Passage:
%%

3) A fast mind is undesirable and possibly useless without a ‘body’ and an ‘environment’ with similar speed factors in which to plan, act and respond. One obvious solution is to create a host body at the same scale as the mind, i.e. at 10^-4. The laws of physics are friendly to this plan, but not always in the same way for each aspect, which leads us to…

4) Gravity: in a vacuum gravity scales perfectly – it takes exactly one ten-thousandth as long for an object to fall to the floor in this hypothetical micro-world. However…

5) Add air and things become very interesting. Some engineers working on new nano-bot designs have described water as being ‘like jello’ and air being ‘like soup’ at these specs. Forward locomotion stops almost instantly when propulsive inputs are ceased…stop and go…stop and go. Surface area effects of all kinds are enormous. The laws of physics are the same, but which ones are important has shifted significantly.

6) Of particular interest is our old well-known friend ‘surface area to volume ratio’. Insect legs are insanely thin and strong and fleas can jump a subjective/relative ‘kilometer’ into the air. This aspect of micro-engineering does help things move roughly faster as size goes down but the graph is hardly well-behaved and there are many mitigating factors like inner limb friction.

%%

Extracted entries:

%%

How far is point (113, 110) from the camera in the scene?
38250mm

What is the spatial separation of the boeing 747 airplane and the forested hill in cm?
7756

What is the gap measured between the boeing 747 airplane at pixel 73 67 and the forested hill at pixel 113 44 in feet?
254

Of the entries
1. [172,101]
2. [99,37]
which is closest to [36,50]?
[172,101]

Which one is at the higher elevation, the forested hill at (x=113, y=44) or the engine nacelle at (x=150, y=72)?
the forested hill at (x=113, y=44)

%%

Required work:
a - Return the part of the micro-scale physics passage from "5) Add air and" up to and including "has shifted significantly.".
b - Take the micro-scale physics passage further, picking up after its final sentence.
The rows are separate material and have no connection to the micro-scale physics passage.

Responses:
a -
5) Add air and things become very interesting. Some engineers working on new nano-bot designs have described water as being ‘like jello’ and air being ‘like soup’ at these specs. Forward locomotion stops almost instantly when propulsive inputs are ceased…stop and go…stop and go. Surface area effects of all kinds are enormous. The laws of physics are the same, but which ones are important has shifted significantly.

b -
7) All this being said, in S’n’K these problems have all already been mostly solved by extending limb-like action into the ‘klowd’ of micro-webs surrounding each individual and by using the ‘lenz’ to virtually augment where accelerated perception is more important than ‘actual’ physical speed. So…

8) In the Narrative there are completely functional ‘worlds’ where subjective time is 10 thousand to a million times faster than at our current level. One underlying trope here is that internal experience is plastic under these different time domains, that is it can function pretty much the way it does now by adapting subjective time within internal experience to match useful speeds to the requirements of the ‘local’ environment. I mentioned some concerns I have for a general theory of mind relative to this point, especially at hugely accelerated rates (i.e. 10^15) but while that is interesting, there is enormous head-room here – to quote the inimitable physicist Richard Feynman “plenty of room at the bottom”.

But what would this mean in socio-historical terms? Well…I could go on at length, but I have already received more of your attention than I deserve so I will just quickly say that it would be catastrophic – in ‘good’ and ‘bad’ senses of that word. To have any sector of a society with that much ‘time’ advantage would truly be like living with hyper-powerful Aliens – one year of our dialog with them could allow them millennia of response time. Their technical development would strip our projections by factors upon factors of magnitude. This is the primary reason for my belief that the arrival times for various technologies (Futurist-proposed) are probably much too long in most cases. Even electronic human-level-capable computation at ‘normal’ scale brings this sort of scenario into play, but the additional significance of the ‘dense’ micro-variant is that it also has the distinct advantage of enormous populations!

--M

2 comments:

  1. This is a nice condensing of your previous on this subject. Will you (naturally you must) address the question that arises of the energy requirements, consistency/reliability of in an ad infitum form, and this computer that houses my brain never going off line. Trusting my "being" (brain) to a computerized existence is scary... thinking of screen going black in mid-sentence (LOL!) Black like the void surrounding this Post Box...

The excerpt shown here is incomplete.